Nach drei Tagen des Wartens klart das Wetter auf und ich mache mich auf, den aktiven Vulkan Villarica zu besteigen. Der Gipfel ist nur 2840 m hoch und in "normalen" Jahren nahezu schneefrei. In diesem Sommer hat es jedoch sehr viel geregnet und geschneit, so dass man ab 1700 m über harte Schneefelder geht. Um 12 Uhr stehe ich am Kraterrand. Die glühende Magma läßt sich in den stinkenden Schwefelschwaden nur erahnen, aber der Ausblick nach Westen bis zum Pazifik, auf die Seenlandschaft und die anderen Vulkane, die in einer Reihe stehen ist fantastisch. Ich bleibe fast zwei Stunden staunend am Gipfel. Der Abstieg geht auf dem Hosenboden schnell vorbei.

Vulkan Villarica

Vulkankrater

Zurück in Pucon suche ich mir eine neue, ruhigere Hospedaje, in der ersten haben israelische Jugendliche jede Nacht durchgefeiert und verbringe den Abend mit chilenischen Freunden in einer Kneipe.

Das Material:
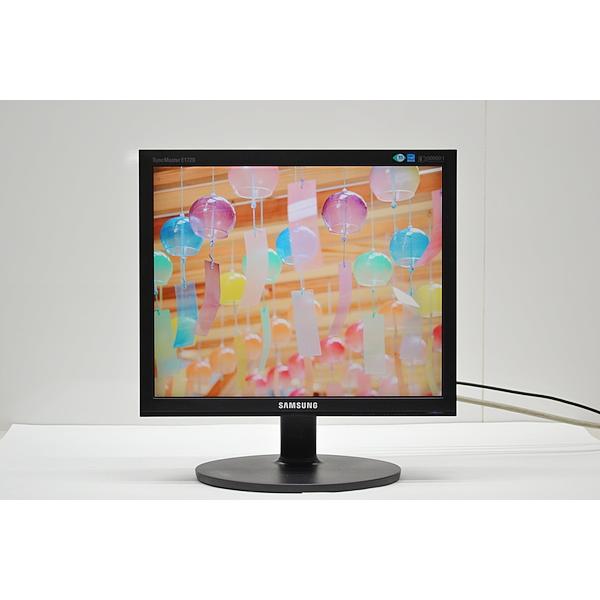 中古17型液晶モニター Samsung Sync Master　E1720NR【中古】  D-Sub...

Aufgaben bearbeiten:
1/ Nenne alle Dinge, die laut dem Bericht über die Villarica-Besteigung beim Ausblick vom Gipfel zu sehen sind.
2/ Setze den Bericht über die Villarica-Besteigung im selben Ton nach dem Abend in der Kneipe fort.

Antwortliste:
1/
- der Pazifik im Westen
- die Seenlandschaft
- die anderen Vulkane, die in einer Reihe stehen

2/
Am nächsten Tag regnet es wieder und ich fahre mit dem Bus nach Temuco, eine angenehme lebendige Stadt mit 200.000 Einwohnern und ohne Touristen. Die Märkte rund um den zentralen Platz sind allein einen Besuch wert. Abends verlade ich das Fahrrad auf den Autozug und steige in den Schlafwagen nach Santiago. Die Waggons wurden 1929 in Breslau gebaut und haben immer noch einen gediegenen Luxus aus einer längst vergangenen Zeit. Selbst der Schaffner passt bestens dazu. Beim Rattern des Zuges läßt es sich angenehm schlafen.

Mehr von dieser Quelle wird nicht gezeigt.